A Gigafactory in Europe has been in Musk’s radar for some time now. References to the facility being built in the region were teased by Musk back in late 2016, after the company announced its acquisition of Grohmann Engineering. Grohmann Engineering, now known as Tesla Grohmann Automation, is based in Prüm, Germany, which makes it strategically located for any facility that Tesla builds near the German-French border. With the robotics company nearby, Tesla would be able to scale the manufacturing capabilities of its Europe Gigafactory with relative ease.
Several areas in Germany close to the Benelux countries actually have thriving car industries. Baden-Württemberg, for one, is home to facilities owned by legacy automakers such as AMG, Mercedes-Benz, Porsche, and Audi. Apart from being the third-largest state in Germany, Baden-Württemberg is also one of the regions in the country with the highest density of electric cars and EV charging infrastructure. Baden-Württemberg is also home to a good number of academic institutions, which could provide Tesla with a sizeable pool of potential employees.
Overall, the prospect of the Europe Gigafactory being set up in Germany stands to benefit Tesla’s customers and other facilities in the region. With the Europe Gigafactory producing battery packs, powertrains, and vehicles, Tesla’s other facilities in the area, such as its Tilburg, Netherlands assembly plant, could increase its capability to roll out electric vehicles.
Ultimately, however, a Gigafactory in Europe would be Tesla’s ticket to saturating the region with competitively-priced vehicles such as the Model 3, and possibly even the Model Y. During Tesla’s Q1 2018 earnings call, Elon Musk noted that all future Gigafactories would be incorporating vehicle production. With its first foray into the mid-sized luxury segment — the Model 3 — already proving to be a formidable competitor in its class in the United States, an aggressive push of the vehicle in Europe could very well put a sizeable dent in the profits of the region’s legacy automakers.

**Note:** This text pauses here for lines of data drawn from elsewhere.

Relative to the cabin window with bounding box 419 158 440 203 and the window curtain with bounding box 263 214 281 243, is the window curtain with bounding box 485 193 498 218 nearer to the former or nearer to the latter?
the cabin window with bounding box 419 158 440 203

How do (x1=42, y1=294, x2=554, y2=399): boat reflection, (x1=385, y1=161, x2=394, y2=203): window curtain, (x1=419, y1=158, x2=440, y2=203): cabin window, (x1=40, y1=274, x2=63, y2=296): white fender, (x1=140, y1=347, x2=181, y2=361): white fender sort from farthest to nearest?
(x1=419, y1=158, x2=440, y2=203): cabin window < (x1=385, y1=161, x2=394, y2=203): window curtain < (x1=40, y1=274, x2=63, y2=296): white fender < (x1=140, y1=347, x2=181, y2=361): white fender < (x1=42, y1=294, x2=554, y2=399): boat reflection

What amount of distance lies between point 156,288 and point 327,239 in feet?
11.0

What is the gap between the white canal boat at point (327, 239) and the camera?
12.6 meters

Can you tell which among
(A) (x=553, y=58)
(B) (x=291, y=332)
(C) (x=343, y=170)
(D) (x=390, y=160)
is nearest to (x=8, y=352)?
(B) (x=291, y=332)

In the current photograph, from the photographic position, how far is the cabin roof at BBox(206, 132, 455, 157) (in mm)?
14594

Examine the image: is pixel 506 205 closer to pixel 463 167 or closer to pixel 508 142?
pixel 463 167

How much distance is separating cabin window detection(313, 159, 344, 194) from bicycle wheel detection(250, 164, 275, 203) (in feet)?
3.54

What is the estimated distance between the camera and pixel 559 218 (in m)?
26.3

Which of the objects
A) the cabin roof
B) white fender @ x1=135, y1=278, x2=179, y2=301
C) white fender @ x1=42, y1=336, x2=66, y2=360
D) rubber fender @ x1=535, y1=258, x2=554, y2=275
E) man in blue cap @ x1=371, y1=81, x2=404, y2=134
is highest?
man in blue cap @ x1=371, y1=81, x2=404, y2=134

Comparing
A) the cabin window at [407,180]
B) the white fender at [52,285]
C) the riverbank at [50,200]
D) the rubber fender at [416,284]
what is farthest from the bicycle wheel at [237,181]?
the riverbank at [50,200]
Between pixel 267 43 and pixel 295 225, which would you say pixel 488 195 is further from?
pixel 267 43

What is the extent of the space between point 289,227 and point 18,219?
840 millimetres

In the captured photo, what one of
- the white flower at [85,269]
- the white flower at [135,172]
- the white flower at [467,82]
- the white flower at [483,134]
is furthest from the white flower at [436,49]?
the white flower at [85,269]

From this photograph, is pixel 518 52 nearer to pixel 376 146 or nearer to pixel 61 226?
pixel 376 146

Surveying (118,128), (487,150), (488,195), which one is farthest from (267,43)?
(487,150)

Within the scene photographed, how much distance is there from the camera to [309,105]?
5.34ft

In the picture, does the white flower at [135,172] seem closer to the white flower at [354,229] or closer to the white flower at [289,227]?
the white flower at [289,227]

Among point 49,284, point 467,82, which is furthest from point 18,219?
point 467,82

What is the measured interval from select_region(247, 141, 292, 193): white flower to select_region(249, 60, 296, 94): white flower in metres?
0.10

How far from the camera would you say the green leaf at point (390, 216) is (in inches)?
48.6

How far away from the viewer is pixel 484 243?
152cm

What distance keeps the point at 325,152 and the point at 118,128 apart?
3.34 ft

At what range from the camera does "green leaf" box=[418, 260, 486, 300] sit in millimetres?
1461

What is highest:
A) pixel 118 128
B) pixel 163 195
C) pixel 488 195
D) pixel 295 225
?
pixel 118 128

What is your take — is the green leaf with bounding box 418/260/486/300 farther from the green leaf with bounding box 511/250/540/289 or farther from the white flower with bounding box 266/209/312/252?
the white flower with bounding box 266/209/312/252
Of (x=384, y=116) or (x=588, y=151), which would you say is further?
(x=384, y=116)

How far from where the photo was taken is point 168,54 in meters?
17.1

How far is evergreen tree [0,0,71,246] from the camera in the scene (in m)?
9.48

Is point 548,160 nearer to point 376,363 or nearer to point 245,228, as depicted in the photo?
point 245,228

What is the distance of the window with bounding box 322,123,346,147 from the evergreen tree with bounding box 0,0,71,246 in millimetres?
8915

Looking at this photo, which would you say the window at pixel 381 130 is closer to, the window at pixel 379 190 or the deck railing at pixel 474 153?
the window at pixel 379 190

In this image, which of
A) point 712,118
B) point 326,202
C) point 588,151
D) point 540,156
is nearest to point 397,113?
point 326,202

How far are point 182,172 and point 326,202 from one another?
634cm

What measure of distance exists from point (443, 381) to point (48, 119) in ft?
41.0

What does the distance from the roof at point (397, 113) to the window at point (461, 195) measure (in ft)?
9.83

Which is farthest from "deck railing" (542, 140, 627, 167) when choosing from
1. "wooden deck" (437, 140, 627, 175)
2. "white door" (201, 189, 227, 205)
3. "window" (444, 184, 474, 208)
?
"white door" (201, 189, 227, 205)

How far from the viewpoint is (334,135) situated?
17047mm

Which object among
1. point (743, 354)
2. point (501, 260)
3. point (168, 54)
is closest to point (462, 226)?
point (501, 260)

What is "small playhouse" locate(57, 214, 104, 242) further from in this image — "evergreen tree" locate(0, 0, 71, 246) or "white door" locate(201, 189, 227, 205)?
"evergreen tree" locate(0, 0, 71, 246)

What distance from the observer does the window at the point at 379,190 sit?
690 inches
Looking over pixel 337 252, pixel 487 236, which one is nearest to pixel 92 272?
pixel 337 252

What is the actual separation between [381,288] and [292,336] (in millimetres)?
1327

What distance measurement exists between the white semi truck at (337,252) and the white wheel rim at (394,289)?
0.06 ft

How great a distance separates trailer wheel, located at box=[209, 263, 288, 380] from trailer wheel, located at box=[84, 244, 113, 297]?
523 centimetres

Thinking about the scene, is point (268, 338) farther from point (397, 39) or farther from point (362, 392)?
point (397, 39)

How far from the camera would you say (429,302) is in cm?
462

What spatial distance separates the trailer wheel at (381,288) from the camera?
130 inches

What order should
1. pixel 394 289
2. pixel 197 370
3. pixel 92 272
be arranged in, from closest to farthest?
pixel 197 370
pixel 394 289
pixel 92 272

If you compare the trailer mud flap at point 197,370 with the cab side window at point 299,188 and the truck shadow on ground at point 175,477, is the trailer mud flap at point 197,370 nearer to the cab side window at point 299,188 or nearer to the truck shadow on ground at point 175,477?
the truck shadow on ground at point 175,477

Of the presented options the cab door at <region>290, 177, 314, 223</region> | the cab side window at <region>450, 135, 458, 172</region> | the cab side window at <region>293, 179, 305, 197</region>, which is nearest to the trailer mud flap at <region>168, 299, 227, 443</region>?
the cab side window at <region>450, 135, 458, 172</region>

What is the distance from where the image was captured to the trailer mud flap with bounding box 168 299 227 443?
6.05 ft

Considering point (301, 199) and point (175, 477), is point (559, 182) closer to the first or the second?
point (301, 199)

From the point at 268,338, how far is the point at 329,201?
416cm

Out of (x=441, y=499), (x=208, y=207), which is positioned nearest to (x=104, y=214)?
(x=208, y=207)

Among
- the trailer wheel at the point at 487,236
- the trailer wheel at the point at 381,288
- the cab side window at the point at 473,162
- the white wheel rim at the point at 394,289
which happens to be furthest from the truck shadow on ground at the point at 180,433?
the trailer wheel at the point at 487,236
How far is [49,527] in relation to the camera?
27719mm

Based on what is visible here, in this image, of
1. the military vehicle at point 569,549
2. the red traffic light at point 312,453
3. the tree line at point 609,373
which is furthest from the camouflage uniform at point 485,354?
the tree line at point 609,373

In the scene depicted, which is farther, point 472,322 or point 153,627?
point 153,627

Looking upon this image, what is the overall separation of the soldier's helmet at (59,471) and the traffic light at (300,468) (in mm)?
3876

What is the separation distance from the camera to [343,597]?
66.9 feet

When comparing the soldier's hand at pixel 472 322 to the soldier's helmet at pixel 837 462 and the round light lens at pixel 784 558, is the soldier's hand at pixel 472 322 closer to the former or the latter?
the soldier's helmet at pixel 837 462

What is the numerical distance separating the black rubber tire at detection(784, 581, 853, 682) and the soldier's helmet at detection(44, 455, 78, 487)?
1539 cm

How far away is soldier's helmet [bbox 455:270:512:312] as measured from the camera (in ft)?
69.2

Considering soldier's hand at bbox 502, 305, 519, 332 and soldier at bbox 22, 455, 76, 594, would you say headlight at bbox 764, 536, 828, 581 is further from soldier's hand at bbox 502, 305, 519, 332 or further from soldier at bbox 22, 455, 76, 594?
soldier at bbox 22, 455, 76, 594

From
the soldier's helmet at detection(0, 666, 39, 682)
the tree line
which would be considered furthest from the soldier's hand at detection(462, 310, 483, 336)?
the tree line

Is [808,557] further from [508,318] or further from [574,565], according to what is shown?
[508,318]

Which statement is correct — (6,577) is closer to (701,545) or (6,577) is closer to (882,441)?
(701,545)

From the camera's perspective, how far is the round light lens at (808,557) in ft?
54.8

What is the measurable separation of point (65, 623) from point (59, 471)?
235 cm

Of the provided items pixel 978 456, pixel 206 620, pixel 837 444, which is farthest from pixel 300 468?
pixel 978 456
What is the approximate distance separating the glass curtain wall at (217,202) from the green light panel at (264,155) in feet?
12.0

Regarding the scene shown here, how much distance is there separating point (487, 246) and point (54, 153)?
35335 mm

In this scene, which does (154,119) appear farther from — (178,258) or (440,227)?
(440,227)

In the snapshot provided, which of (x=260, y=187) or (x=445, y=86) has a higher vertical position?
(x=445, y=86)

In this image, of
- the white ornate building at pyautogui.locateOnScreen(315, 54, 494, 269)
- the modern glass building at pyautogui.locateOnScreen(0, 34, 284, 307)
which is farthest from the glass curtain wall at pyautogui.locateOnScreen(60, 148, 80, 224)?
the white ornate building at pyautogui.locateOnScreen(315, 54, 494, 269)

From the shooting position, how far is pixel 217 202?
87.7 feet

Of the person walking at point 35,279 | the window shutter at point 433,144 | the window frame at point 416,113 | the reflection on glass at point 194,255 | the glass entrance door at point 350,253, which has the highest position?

Tesla’s Europe Gigafactory would likely take some time before its construction begins, however. For now, Tesla is focused on establishing the China Gigafactory. The upcoming factory, which will be wholly owned by Tesla thanks to changes in China’s rules for facilities owned by foreign automakers, is expected to be the site where the majority of the Model Y crossover SUV would be produced. Details about the upcoming all-electric crossover SUV have been dropped by Musk during the past few earnings call as well. Back in Q3 2017, Musk asserted that its China facility would not produce the Model S and Model X, but rather, the Model Y and Model 3. During the Q4 2017 call, Musk stated that Tesla would begin investing in the Model Y sometime later in 2018.